START Material provided

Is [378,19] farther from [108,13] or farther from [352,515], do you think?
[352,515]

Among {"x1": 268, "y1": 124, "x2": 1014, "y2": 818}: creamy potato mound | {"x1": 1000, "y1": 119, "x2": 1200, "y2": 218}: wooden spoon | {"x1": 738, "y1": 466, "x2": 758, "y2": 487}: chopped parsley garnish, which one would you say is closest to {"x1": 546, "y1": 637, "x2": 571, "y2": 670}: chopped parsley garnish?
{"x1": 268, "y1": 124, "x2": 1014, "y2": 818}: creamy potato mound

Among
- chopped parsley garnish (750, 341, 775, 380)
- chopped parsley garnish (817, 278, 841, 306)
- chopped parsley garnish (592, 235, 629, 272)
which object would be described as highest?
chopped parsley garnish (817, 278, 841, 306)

END Material provided

» **Exercise instructions**: Reproduce each of the rows above verbatim, with no alteration of any kind.

» **Exercise response**:
Is [378,19] farther from [108,13] or farther from [352,515], do you think?
[352,515]

Among {"x1": 268, "y1": 124, "x2": 1014, "y2": 818}: creamy potato mound | {"x1": 1000, "y1": 119, "x2": 1200, "y2": 218}: wooden spoon | {"x1": 738, "y1": 466, "x2": 758, "y2": 487}: chopped parsley garnish, which one would you say is closest to {"x1": 546, "y1": 637, "x2": 571, "y2": 670}: chopped parsley garnish?
{"x1": 268, "y1": 124, "x2": 1014, "y2": 818}: creamy potato mound

Among
- chopped parsley garnish (750, 341, 775, 380)
- chopped parsley garnish (817, 278, 841, 306)
- chopped parsley garnish (592, 235, 629, 272)
which object would be described as highest?
chopped parsley garnish (817, 278, 841, 306)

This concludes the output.